Data supplied Block Start
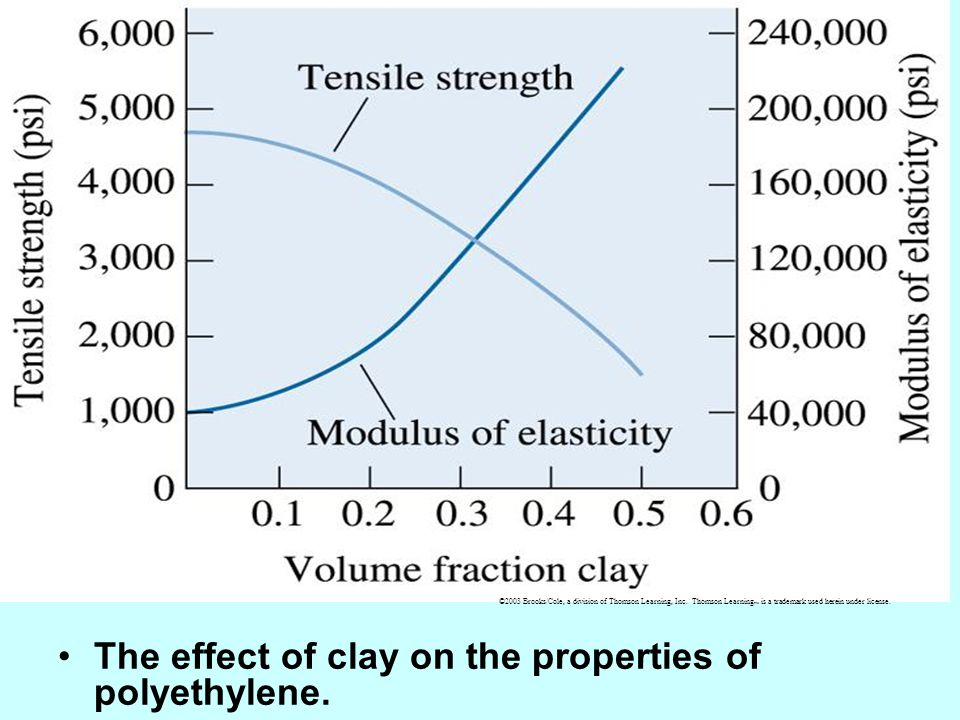 The effect of clay on the properties of polyethylene. ©2003 Brooks/Cole, a division of Thomson Learning, Inc. Thomson Learning is a trademark used her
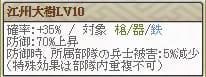 極 足利義晴Lv10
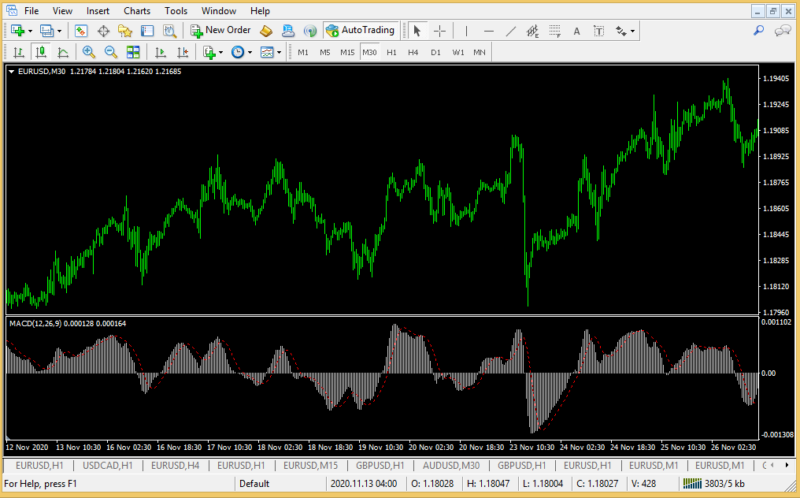 Moving Average Convergence and Divergence-3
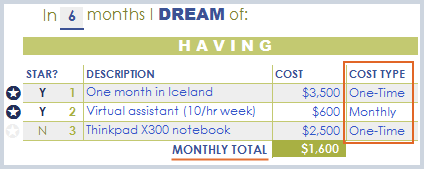 Dream Life Calculator Tool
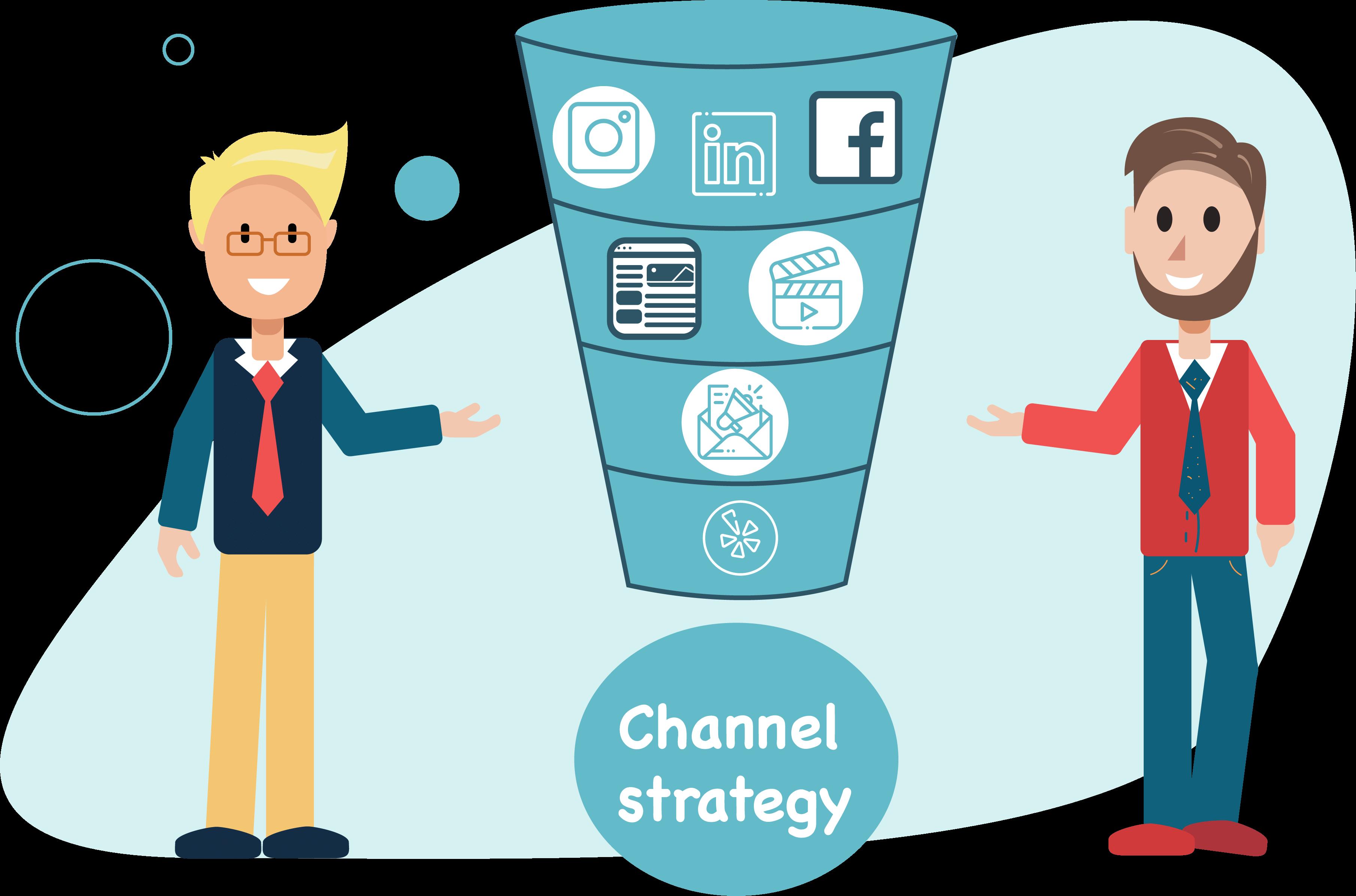 channel marketing plan
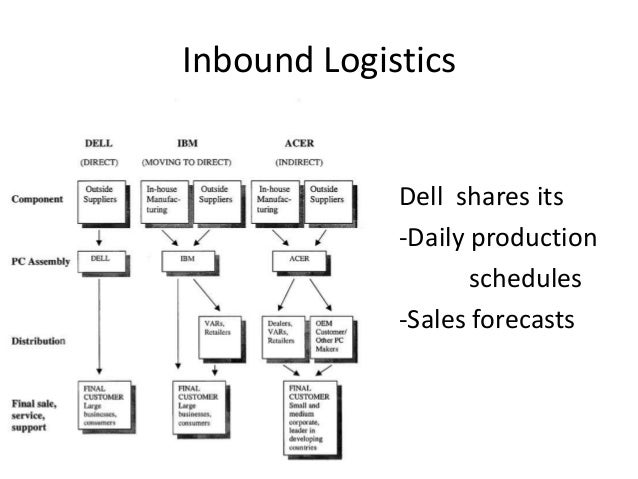 dell outbound logistics Dell supply chain management  which is the transformational challenge in dell dell´s logistics  measuring the lead time of the outbound products why dell.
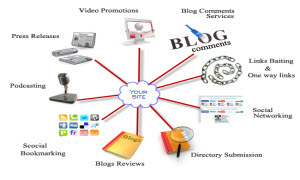 Imcredo - Our Blog - SEO Audit - Most Common Off-Site Issues and ...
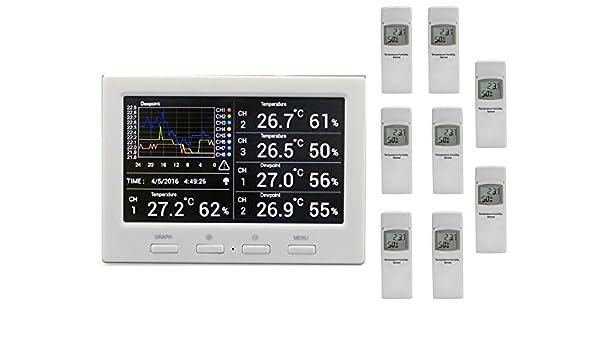 DL 5000 termómetro registrador de datos incl. 8 termo higrómetro sensores inalámbricos: Amazon.es: Jardín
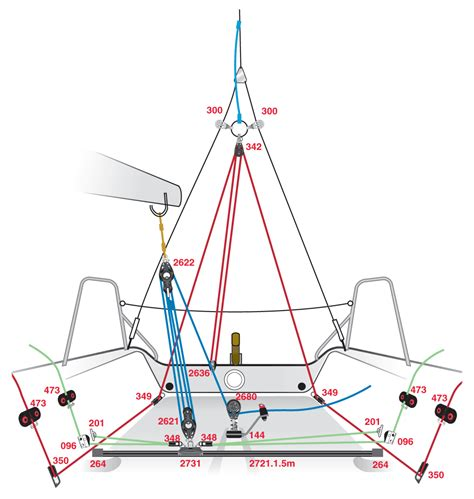 Catamaran System Meaning by Harken Sailboat Hardware And Accessories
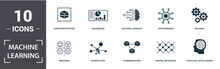 Machine Learning Icon Set. Contain Filled Flat Machine Learning, Machine, Dashboard, Artificial Intelligence, Emotions, Performance, Neural Networks, Rapid Prototyping Icons. Editable Format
Data supplied Block End
▶ What is expected:
Could you return exactly the lines starting with the one that contains "Dream Life Calculator Tool" and ending with the last line of the data above? Leave the pictures out.

▶ Answer section:
 Dream Life Calculator Tool
 channel marketing plan
 dell outbound logistics Dell supply chain management  which is the transformational challenge in dell dell´s logistics  measuring the lead time of the outbound products why dell.
 Imcredo - Our Blog - SEO Audit - Most Common Off-Site Issues and ...
 DL 5000 termómetro registrador de datos incl. 8 termo higrómetro sensores inalámbricos: Amazon.es: Jardín
 Catamaran System Meaning by Harken Sailboat Hardware And Accessories
 Machine Learning Icon Set. Contain Filled Flat Machine Learning, Machine, Dashboard, Artificial Intelligence, Emotions, Performance, Neural Networks, Rapid Prototyping Icons. Editable Format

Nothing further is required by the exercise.